This week Sky News (23 September 2025) reported that Ofgem has shortlisted 77 “long-duration energy storage” projects — from lithium-ion batteries to “sugar-based super batteries” and pumped hydro — to stop wind farms being paid to switch off when the grid cannot handle their output.
The regulator and ministers painted this as a turning point. Energy minister Michael Shanks declared it a “huge step forward” to “protect billpayers for good.” Ofgem’s infrastructure chief insisted it will mean “no watt goes to waste.”
But scratch the surface and the spin starts to unravel.

The Problem They’re Admitting To
In 2024, constraint payments — money given to wind farms to stop generating — cost billpayers over £1 billion.

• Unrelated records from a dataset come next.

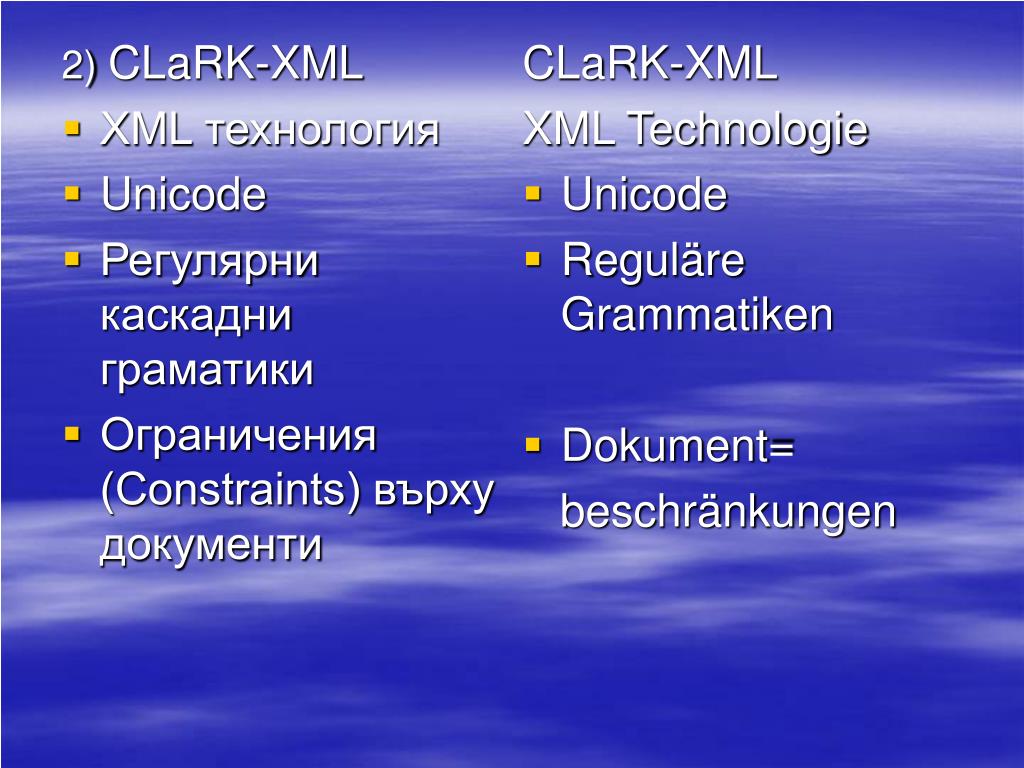 2) CLaRK-XML
- XML технология
- Unicode
- Регулярни каскадни граматики
- Ограничения (Constraints) върху документи

CLaRK-XML
XML Technologie
- Unicode
- Reguläre Grammatiken
- Dokument= beschränkungen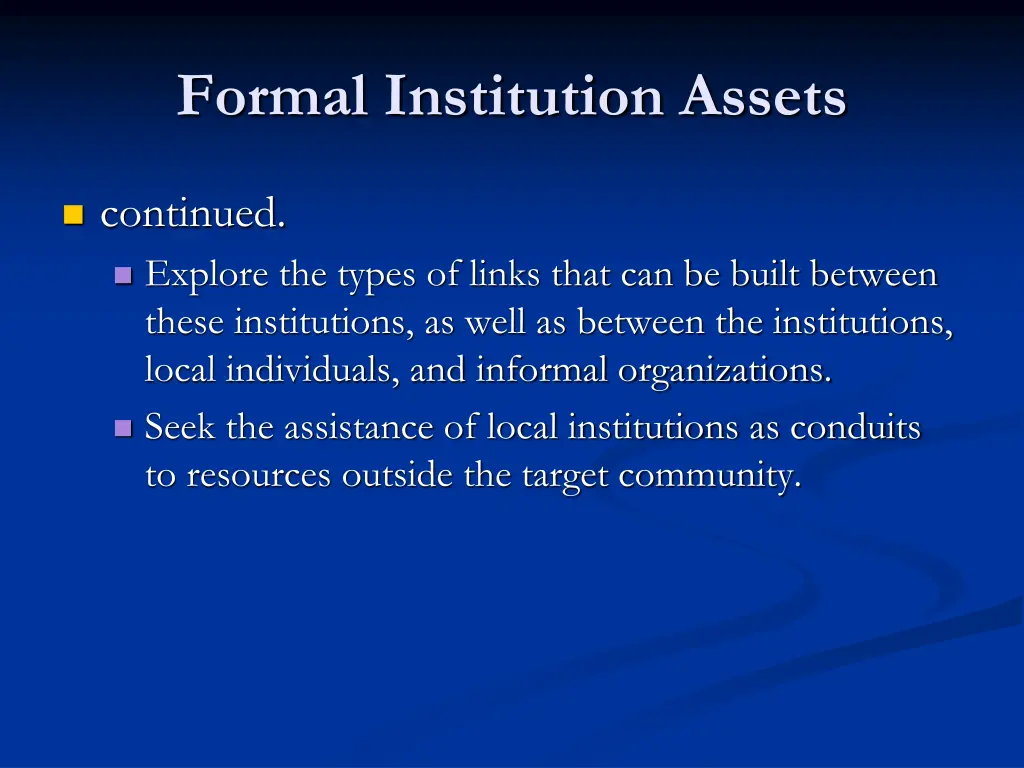 Formal Institution Assets

continued.

Explore the types of links that can be built between these institutions, as well as between the institutions, local individuals, and informal organizations.

Seek the assistance of local institutions as conduits to resources outside the target community.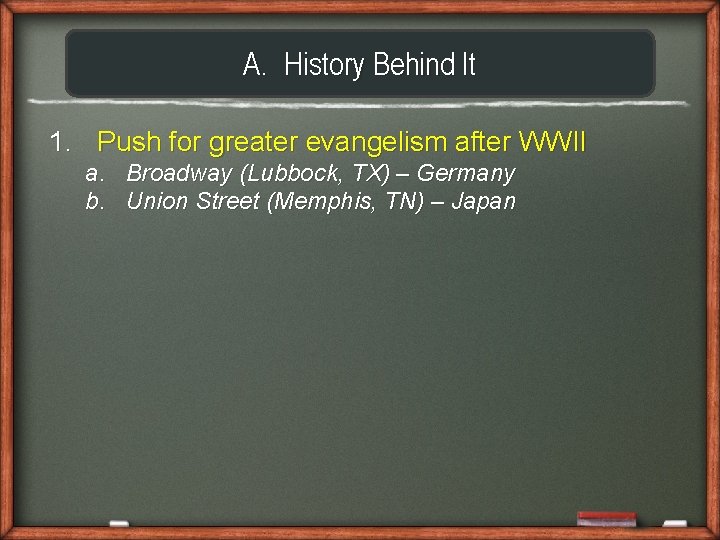 A. History Behind It

1. Push for greater evangelism after WWII
a. Broadway (Lubbock, TX) – Germany
b. Union Street (Memphis, TN) – Japan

This happens because the wind blows hardest in Scotland, while demand is greatest in the South. The grid cannot carry the power, so turbines are paid to switch off.
At the very same time, gas stations in the South are fired up to keep the lights on.
This is not a system of efficiency. It is a system of waste — created by the rush to build renewables before the grid is ready.
Ofgem’s “Solution”: More Cost, More Complexity
The projects chosen are not free. They will be funded through a “cap and floor” scheme:
Billpayers guarantee a floor of revenue to investors.
Developers get capped profits if things go well.
In short, consumers carry the risk, developers pocket the upside.
The claim is that this will save money by storing excess wind power. But here’s the reality:
Batteries
£400,000–£600,000 per MWh installed.
A national system needs hundreds of GWh to make a dent — easily costing hundreds of billions.
Li-ion batteries last 10–15 years. After that, replacement costs land on us again.
Pumped Hydro
SSE’s flagship Coire Glas scheme will cost £1.5bn for just 30GWh of storage.
Britain’s daily electricity demand is closer to 1,000GWh.
You would need dozens of Coire Glas equivalents, at a cost in the tens of billions.
Efficiency Losses
Storage is not magic. You lose 20–40% of the power every time you store and release it.
That means stored energy is always more expensive than using it directly.
The False Spin of Net Zero
We’re told:
“Renewables are cheap.” In reality, they rely on subsidies, constraint payments, and massive hidden grid costs.
“Storage will cut bills.” In reality, it multiplies costs and inefficiencies.
“Net Zero means independence.” In reality, we import the panels, turbines, and batteries — and still rely on gas.
“This is about saving the planet.” In reality, it destroys farmland, raises bills, and shifts emissions to China.
The spin is that Net Zero will save money and secure energy.
The reality is that Net Zero will cost billions more, increase dependence, and destabilise the grid.
What We Actually Need
Grid-first investment, not storage-first gimmicks.
Reliable baseload — nuclear, gas, hydro — not overbuilt intermittent renewables.
Local rooftop and microgrid solar, instead of tearing up prime farmland.
Energy sovereignty: make our own kit, use our own fuel, set our own policy.
Don’t Be Fooled
The Ofgem shortlist isn’t about protecting billpayers. It’s about protecting an ideology — forcing the UK deeper into the Net Zero trap while burying the real costs in your standing charge.
Constraint payments won’t vanish. Bills won’t fall. And storage will not stabilise the grid.
Until we admit Net Zero is a political slogan, not an engineering solution, Britain will keep throwing billions at schemes that look good in press releases but make no difference to the people paying the bills.